**Work required**
Reproduce the entire listing below verbatim, from its first line through its last.

= = = =

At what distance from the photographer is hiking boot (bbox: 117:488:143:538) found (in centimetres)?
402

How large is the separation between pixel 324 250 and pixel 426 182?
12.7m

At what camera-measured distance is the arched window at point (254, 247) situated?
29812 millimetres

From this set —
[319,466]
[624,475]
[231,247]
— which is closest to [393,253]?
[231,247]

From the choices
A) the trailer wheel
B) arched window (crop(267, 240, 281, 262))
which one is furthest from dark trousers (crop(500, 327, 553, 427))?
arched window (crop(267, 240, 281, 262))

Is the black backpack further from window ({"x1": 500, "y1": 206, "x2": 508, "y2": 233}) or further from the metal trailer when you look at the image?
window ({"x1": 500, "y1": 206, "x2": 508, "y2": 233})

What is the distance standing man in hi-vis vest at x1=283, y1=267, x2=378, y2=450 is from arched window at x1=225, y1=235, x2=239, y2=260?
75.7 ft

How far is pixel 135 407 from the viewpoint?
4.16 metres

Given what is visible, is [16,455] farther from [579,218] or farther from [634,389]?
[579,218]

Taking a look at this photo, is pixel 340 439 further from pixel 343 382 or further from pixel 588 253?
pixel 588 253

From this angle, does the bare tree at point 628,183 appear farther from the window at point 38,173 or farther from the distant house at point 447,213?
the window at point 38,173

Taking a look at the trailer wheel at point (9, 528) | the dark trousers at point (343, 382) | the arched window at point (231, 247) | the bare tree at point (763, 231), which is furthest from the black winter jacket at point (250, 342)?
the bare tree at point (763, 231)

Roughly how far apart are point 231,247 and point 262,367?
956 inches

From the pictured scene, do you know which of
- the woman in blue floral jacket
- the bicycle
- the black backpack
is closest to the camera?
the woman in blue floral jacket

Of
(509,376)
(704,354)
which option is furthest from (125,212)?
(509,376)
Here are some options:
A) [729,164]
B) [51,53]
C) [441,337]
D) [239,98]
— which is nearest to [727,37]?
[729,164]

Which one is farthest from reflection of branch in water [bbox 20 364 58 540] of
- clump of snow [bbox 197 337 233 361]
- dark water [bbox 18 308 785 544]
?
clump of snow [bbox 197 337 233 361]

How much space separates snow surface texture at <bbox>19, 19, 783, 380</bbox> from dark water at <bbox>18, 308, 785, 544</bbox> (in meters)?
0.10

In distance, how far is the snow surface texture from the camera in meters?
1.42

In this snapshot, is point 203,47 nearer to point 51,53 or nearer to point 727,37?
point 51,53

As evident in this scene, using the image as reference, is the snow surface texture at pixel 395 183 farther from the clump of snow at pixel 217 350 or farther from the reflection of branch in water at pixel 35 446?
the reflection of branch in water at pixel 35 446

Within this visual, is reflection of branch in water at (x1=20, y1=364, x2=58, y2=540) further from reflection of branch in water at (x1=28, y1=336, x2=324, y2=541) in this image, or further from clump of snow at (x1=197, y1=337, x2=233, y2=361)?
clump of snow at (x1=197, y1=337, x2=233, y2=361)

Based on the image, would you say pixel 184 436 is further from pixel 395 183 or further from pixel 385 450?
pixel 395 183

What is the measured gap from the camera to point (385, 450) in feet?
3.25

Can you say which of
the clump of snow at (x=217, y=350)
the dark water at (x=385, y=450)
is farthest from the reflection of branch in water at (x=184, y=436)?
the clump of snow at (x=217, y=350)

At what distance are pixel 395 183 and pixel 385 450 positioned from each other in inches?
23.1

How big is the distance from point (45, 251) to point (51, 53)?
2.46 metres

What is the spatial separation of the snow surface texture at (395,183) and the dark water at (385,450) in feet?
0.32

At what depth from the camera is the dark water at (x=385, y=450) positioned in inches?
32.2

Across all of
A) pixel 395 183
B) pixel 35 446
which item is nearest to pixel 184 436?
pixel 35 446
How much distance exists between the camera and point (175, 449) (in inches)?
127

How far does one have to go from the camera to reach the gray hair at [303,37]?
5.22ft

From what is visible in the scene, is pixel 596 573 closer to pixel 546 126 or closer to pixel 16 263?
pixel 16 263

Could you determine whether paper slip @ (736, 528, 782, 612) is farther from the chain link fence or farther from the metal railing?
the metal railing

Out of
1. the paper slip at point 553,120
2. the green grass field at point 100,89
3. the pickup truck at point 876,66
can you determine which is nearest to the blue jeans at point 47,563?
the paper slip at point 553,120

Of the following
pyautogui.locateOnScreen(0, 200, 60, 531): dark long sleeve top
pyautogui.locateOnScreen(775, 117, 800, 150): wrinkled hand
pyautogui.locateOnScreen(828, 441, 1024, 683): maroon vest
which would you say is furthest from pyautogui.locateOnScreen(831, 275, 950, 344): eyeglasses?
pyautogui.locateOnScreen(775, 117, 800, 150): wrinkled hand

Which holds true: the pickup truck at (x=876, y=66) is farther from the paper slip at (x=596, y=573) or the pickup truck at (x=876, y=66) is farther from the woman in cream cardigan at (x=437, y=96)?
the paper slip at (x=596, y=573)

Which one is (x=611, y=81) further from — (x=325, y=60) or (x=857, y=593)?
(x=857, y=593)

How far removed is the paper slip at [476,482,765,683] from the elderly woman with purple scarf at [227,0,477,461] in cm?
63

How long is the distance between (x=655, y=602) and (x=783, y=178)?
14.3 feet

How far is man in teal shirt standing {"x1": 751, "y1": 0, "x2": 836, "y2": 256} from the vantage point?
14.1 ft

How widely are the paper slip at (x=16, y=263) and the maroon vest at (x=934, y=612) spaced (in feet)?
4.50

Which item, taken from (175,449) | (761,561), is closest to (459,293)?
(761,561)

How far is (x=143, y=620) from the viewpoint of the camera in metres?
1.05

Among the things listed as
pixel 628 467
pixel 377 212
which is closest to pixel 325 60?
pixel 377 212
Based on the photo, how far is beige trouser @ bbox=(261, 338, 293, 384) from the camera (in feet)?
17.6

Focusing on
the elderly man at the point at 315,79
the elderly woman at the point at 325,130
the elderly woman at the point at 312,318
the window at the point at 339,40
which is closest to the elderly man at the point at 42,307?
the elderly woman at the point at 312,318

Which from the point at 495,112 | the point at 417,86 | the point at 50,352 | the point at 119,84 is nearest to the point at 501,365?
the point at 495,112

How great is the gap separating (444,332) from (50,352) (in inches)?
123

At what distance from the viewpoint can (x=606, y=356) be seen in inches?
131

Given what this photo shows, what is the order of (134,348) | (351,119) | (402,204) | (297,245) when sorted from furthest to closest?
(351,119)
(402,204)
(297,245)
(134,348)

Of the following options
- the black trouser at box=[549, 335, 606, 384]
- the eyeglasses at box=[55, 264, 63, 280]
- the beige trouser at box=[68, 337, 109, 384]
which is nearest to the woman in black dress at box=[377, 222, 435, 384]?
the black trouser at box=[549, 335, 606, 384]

= = = =

**Correct answer**
At what distance from the photographer is hiking boot (bbox: 117:488:143:538) found (in centimetres)?
402

How large is the separation between pixel 324 250 and pixel 426 182?
12.7m

At what camera-measured distance is the arched window at point (254, 247) situated?
29812 millimetres

From this set —
[319,466]
[624,475]
[231,247]
— which is closest to [393,253]?
[231,247]

From the choices
A) the trailer wheel
B) arched window (crop(267, 240, 281, 262))
which one is furthest from dark trousers (crop(500, 327, 553, 427))?
arched window (crop(267, 240, 281, 262))

Is the black backpack further from window ({"x1": 500, "y1": 206, "x2": 508, "y2": 233}) or further from the metal trailer when you look at the image?
window ({"x1": 500, "y1": 206, "x2": 508, "y2": 233})

What is the distance standing man in hi-vis vest at x1=283, y1=267, x2=378, y2=450 is from arched window at x1=225, y1=235, x2=239, y2=260?
75.7 ft

How far is pixel 135 407 from the viewpoint?
4.16 metres

Given what is visible, is [16,455] farther from [579,218] or farther from [634,389]?
[579,218]

Taking a look at this photo, is pixel 340 439 further from pixel 343 382 or further from pixel 588 253?
pixel 588 253

From this angle, does the bare tree at point 628,183 appear farther from the window at point 38,173 or farther from the distant house at point 447,213?
the window at point 38,173

Taking a look at the trailer wheel at point (9, 528) | the dark trousers at point (343, 382) | the arched window at point (231, 247) | the bare tree at point (763, 231), which is furthest from the black winter jacket at point (250, 342)?
the bare tree at point (763, 231)

Roughly how far apart are point 231,247 and point 262,367?
956 inches

From the pictured scene, do you know which of
- the woman in blue floral jacket
- the bicycle
- the black backpack
is closest to the camera?
the woman in blue floral jacket

Of
(509,376)
(704,354)
which option is furthest from (125,212)?
(509,376)
Here are some options:
A) [729,164]
B) [51,53]
C) [441,337]
D) [239,98]
— which is nearest to [727,37]?
[729,164]

Which one is farthest from reflection of branch in water [bbox 20 364 58 540] of
- clump of snow [bbox 197 337 233 361]
- dark water [bbox 18 308 785 544]
?
clump of snow [bbox 197 337 233 361]

How much space separates snow surface texture at <bbox>19, 19, 783, 380</bbox> from dark water at <bbox>18, 308, 785, 544</bbox> (in meters)?
0.10

In distance, how far is the snow surface texture from the camera in meters?
1.42

In this snapshot, is point 203,47 nearer to point 51,53 or nearer to point 727,37?
point 51,53

As evident in this scene, using the image as reference, is the snow surface texture at pixel 395 183 farther from the clump of snow at pixel 217 350 or farther from the reflection of branch in water at pixel 35 446?
the reflection of branch in water at pixel 35 446

Within this visual, is reflection of branch in water at (x1=20, y1=364, x2=58, y2=540) further from reflection of branch in water at (x1=28, y1=336, x2=324, y2=541) in this image, or further from clump of snow at (x1=197, y1=337, x2=233, y2=361)?
clump of snow at (x1=197, y1=337, x2=233, y2=361)

Based on the image, would you say pixel 184 436 is further from pixel 395 183 or further from pixel 385 450?
pixel 395 183

What is the measured gap from the camera to point (385, 450) in feet?
3.25

Can you say which of
the clump of snow at (x=217, y=350)
the dark water at (x=385, y=450)
is farthest from the reflection of branch in water at (x=184, y=436)?
the clump of snow at (x=217, y=350)

At what distance are pixel 395 183 and pixel 385 450 positioned from each other in inches?
23.1

How big is the distance from point (45, 251) to point (51, 53)?
2.46 metres

What is the spatial separation of the snow surface texture at (395,183) and the dark water at (385,450) in feet?
0.32

At what depth from the camera is the dark water at (x=385, y=450) positioned in inches?
32.2

Across all of
A) pixel 395 183
B) pixel 35 446
which item is nearest to pixel 184 436?
pixel 35 446
How much distance exists between the camera and point (175, 449) (in inches)?
127

How far does one have to go from the camera to reach the gray hair at [303,37]?
5.22ft

From what is visible in the scene, is pixel 596 573 closer to pixel 546 126 or closer to pixel 16 263?
pixel 16 263

Could you determine whether paper slip @ (736, 528, 782, 612) is farther from the chain link fence or farther from the metal railing?
the metal railing

Out of
1. the paper slip at point 553,120
2. the green grass field at point 100,89
3. the pickup truck at point 876,66
can you determine which is nearest to the blue jeans at point 47,563?
the paper slip at point 553,120

Of the following
pyautogui.locateOnScreen(0, 200, 60, 531): dark long sleeve top
pyautogui.locateOnScreen(775, 117, 800, 150): wrinkled hand
pyautogui.locateOnScreen(828, 441, 1024, 683): maroon vest
which would you say is furthest from pyautogui.locateOnScreen(831, 275, 950, 344): eyeglasses?
pyautogui.locateOnScreen(775, 117, 800, 150): wrinkled hand

Which holds true: the pickup truck at (x=876, y=66) is farther from the paper slip at (x=596, y=573) or the pickup truck at (x=876, y=66) is farther from the woman in cream cardigan at (x=437, y=96)?
the paper slip at (x=596, y=573)

Which one is (x=611, y=81) further from — (x=325, y=60) or (x=857, y=593)?
(x=857, y=593)

How far removed is the paper slip at [476,482,765,683] from the elderly woman with purple scarf at [227,0,477,461] in cm?
63

How long is the distance between (x=655, y=602) and (x=783, y=178)?
14.3 feet

How far is man in teal shirt standing {"x1": 751, "y1": 0, "x2": 836, "y2": 256} from the vantage point?
14.1 ft

How widely are the paper slip at (x=16, y=263) and the maroon vest at (x=934, y=612) spaced (in feet)?
4.50

Which item, taken from (175,449) | (761,561), is closest to (459,293)?
(761,561)

How far is (x=143, y=620) from the viewpoint of the camera in metres?
1.05

Among the things listed as
pixel 628 467
pixel 377 212
which is closest to pixel 325 60?
pixel 377 212
Based on the photo, how far is beige trouser @ bbox=(261, 338, 293, 384) from the camera (in feet)?
17.6

Focusing on
the elderly man at the point at 315,79
the elderly woman at the point at 325,130
the elderly woman at the point at 312,318
the window at the point at 339,40
which is closest to the elderly man at the point at 42,307?
the elderly woman at the point at 312,318

Which from the point at 495,112 | the point at 417,86 | the point at 50,352 | the point at 119,84 is nearest to the point at 501,365?
the point at 495,112

How great is the gap separating (444,332) from (50,352) (in inches)?
123

At what distance from the viewpoint can (x=606, y=356) be seen in inches?
131

Given what this photo shows, what is the order of (134,348) | (351,119) | (402,204) | (297,245) when sorted from furthest to closest?
(351,119)
(402,204)
(297,245)
(134,348)

Of the following options
- the black trouser at box=[549, 335, 606, 384]
- the eyeglasses at box=[55, 264, 63, 280]
- the beige trouser at box=[68, 337, 109, 384]
which is nearest to the woman in black dress at box=[377, 222, 435, 384]?
the black trouser at box=[549, 335, 606, 384]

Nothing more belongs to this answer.